Em 2009, havia 1,6 biliões de aves selvagens na Europa, a contar com todas as espécies. Nesse mesmo ano, a indústria de carne e ovos europeia criou 1,9 biliões de frangos. Ao todo, os animais domésticos do mundo pesam cerca de 700 milhões de toneladas, em comparação com as 300 milhões de toneladas dos seres humanos, e menos de 100 milhões de toneladas dos grandes animais selvagens.

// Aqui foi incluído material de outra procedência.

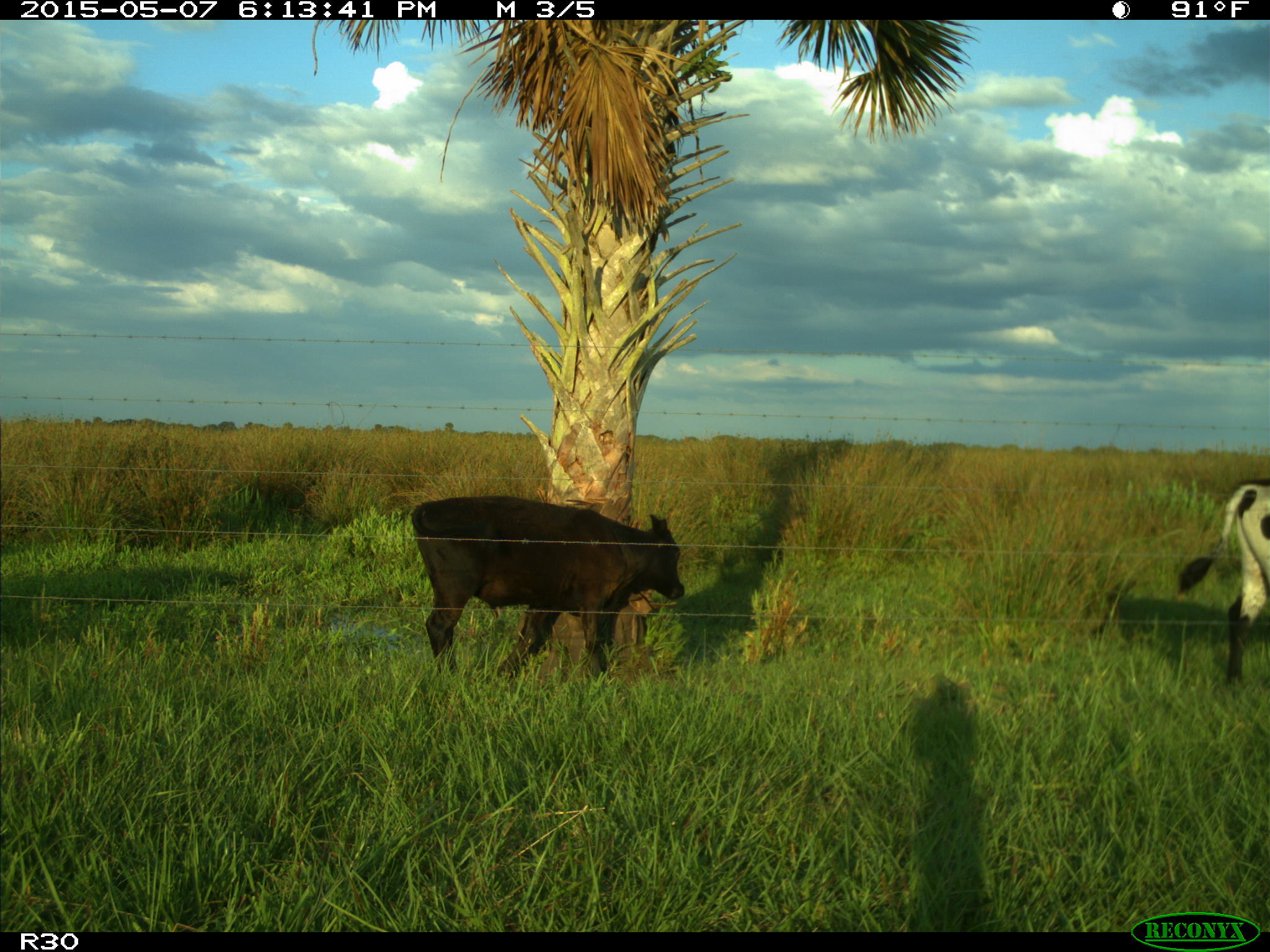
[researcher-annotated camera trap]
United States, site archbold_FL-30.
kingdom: Animalia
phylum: Chordata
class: Mammalia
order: Artiodactyla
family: Bovidae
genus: Bos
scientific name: Bos taurus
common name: domestic cow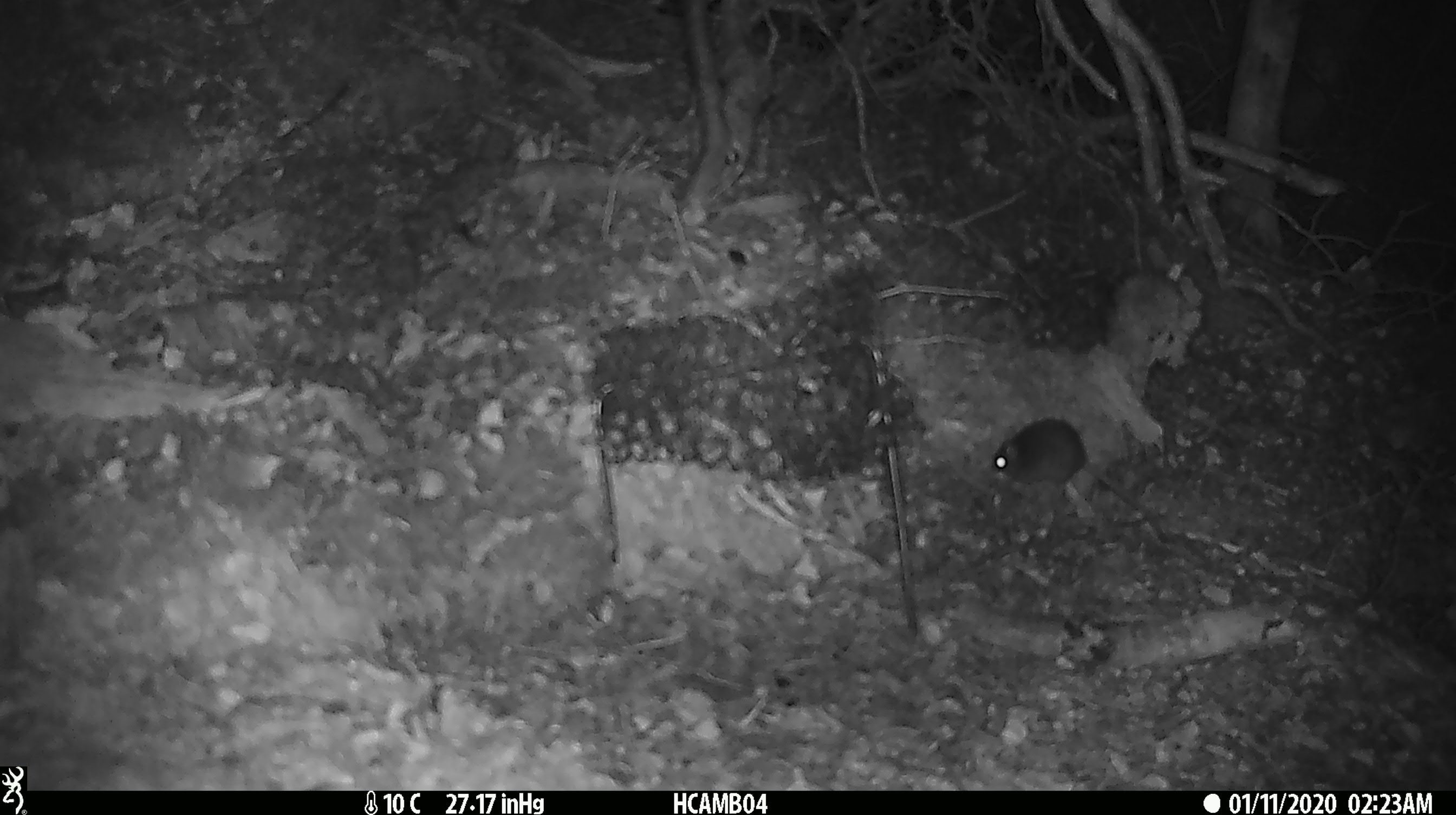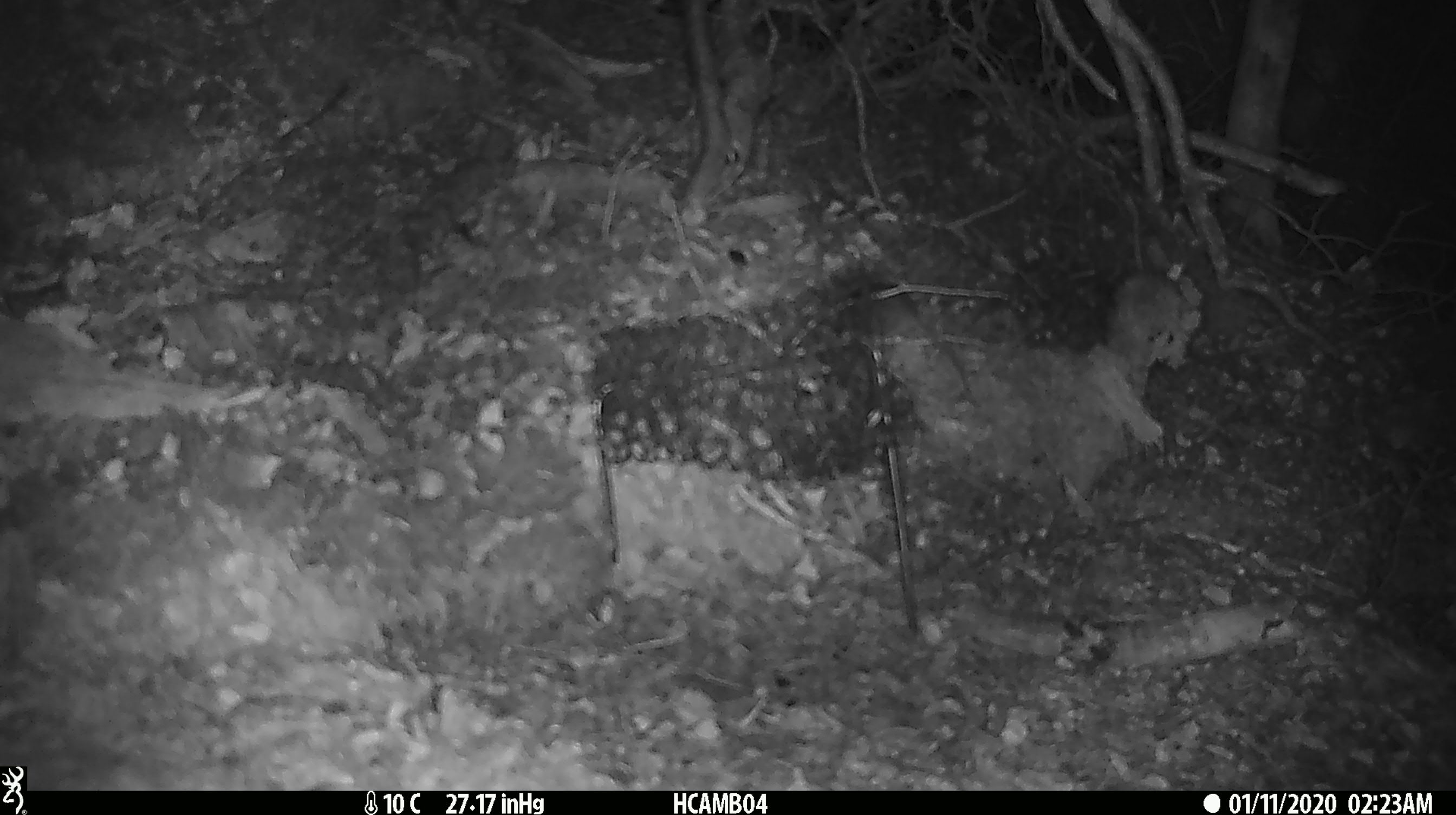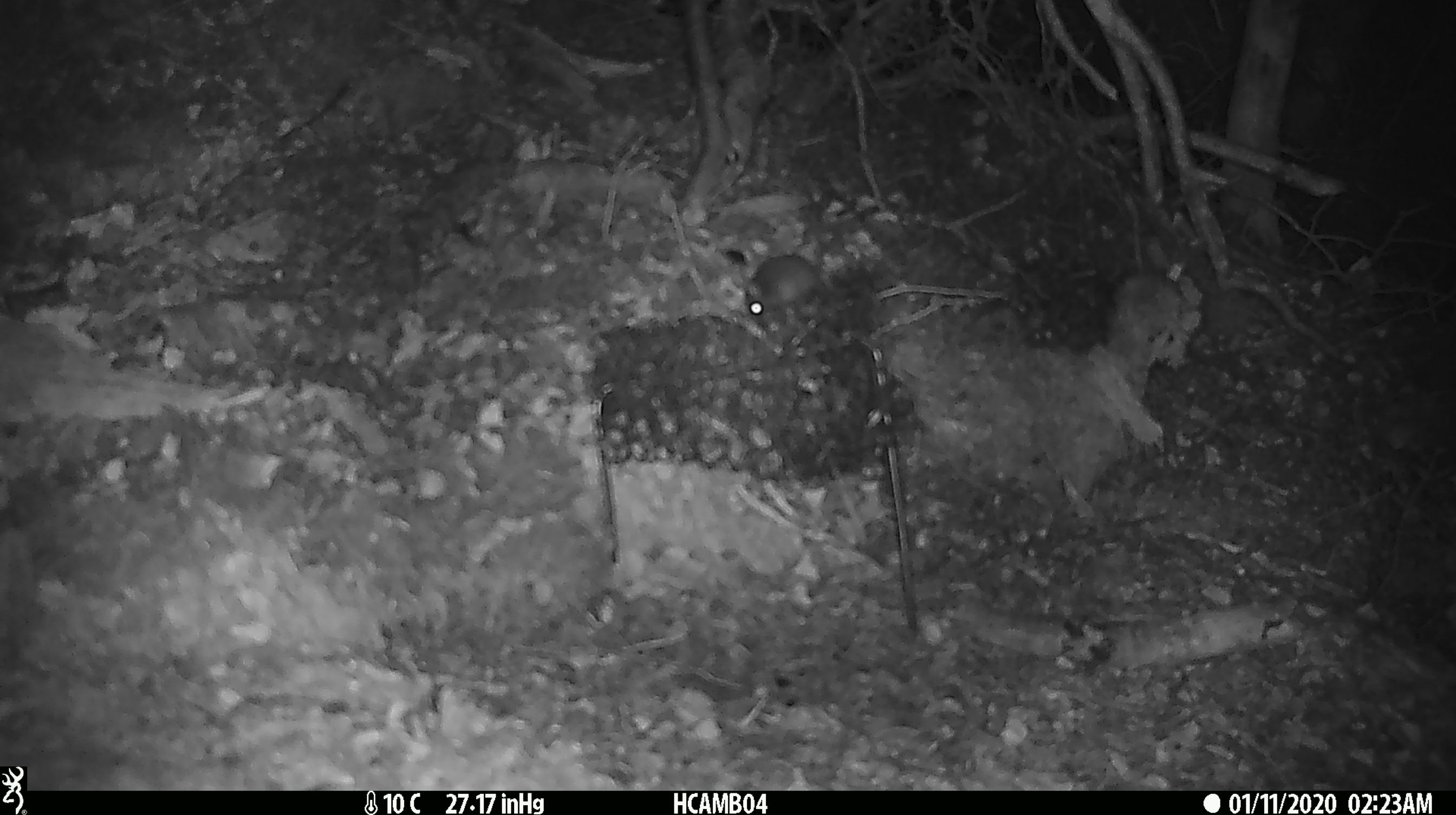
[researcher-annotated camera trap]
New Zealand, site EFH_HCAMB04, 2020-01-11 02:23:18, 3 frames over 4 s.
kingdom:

É por isso que o destino dos animais de quinta não é uma questão ética secundária. Diz respeito à maioria das grandes criaturas da Terra: dezenas de biliões de seres sencientes, cada um com um mundo complexo de sensações e emoções, mas que vive e morre numa linha de produção industrial. Há quarenta anos atrás, o filósofo Peter Singer publicou o seu livro canónico «Animal Liberation», que muito fez para mudar as mentes das pessoas sobre esta questão. Singer afirmou que a agricultura industrial é responsável por mais dor e sofrimento do que todas as Guerras da História juntas.
O estudo científico dos animais tem desempenhado um papel sombrio nesta tragédia. A comunidade científica tem utilizado o seu crescente conhecimento de animais, principalmente, para manipular as suas vidas de forma mais eficiente ao serviço da indústria humana. No entanto, este mesmo conhecimento tem demonstrado, para além de qualquer dúvida razoável, que os animais de quinta são seres sencientes, com relações sociais intrincadas e padrões psicológicos sofisticados. Eles podem não ser tão inteligentes como nós, mas certamente sabem o que é a dor, o medo e a solidão. Também podem sofrer e também podem ser felizes.
Já é altura de tomarmos essas descobertas científicas a peito, porque como o poder do ser humano continua a crescer, a nossa capacidade de prejudicar ou beneficiar outros animais cresce com ela. Durante 4 biliões de anos, a vida na Terra foi governada pela selecção natural. Agora é governada cada vez mais pelo design inteligente humano. A biotecnologia, a nanotecnologia e a inteligência artificial irão em breve permitir aos seres humanos remodelar os seres vivos em novas formas radicais, o que irá redefinir o próprio sentido da vida. Quando chegarmos a projectar este admirável mundo novo, devemos levar em conta o bem-estar de todos os seres sencientes, e não apenas o do Homo sapiens.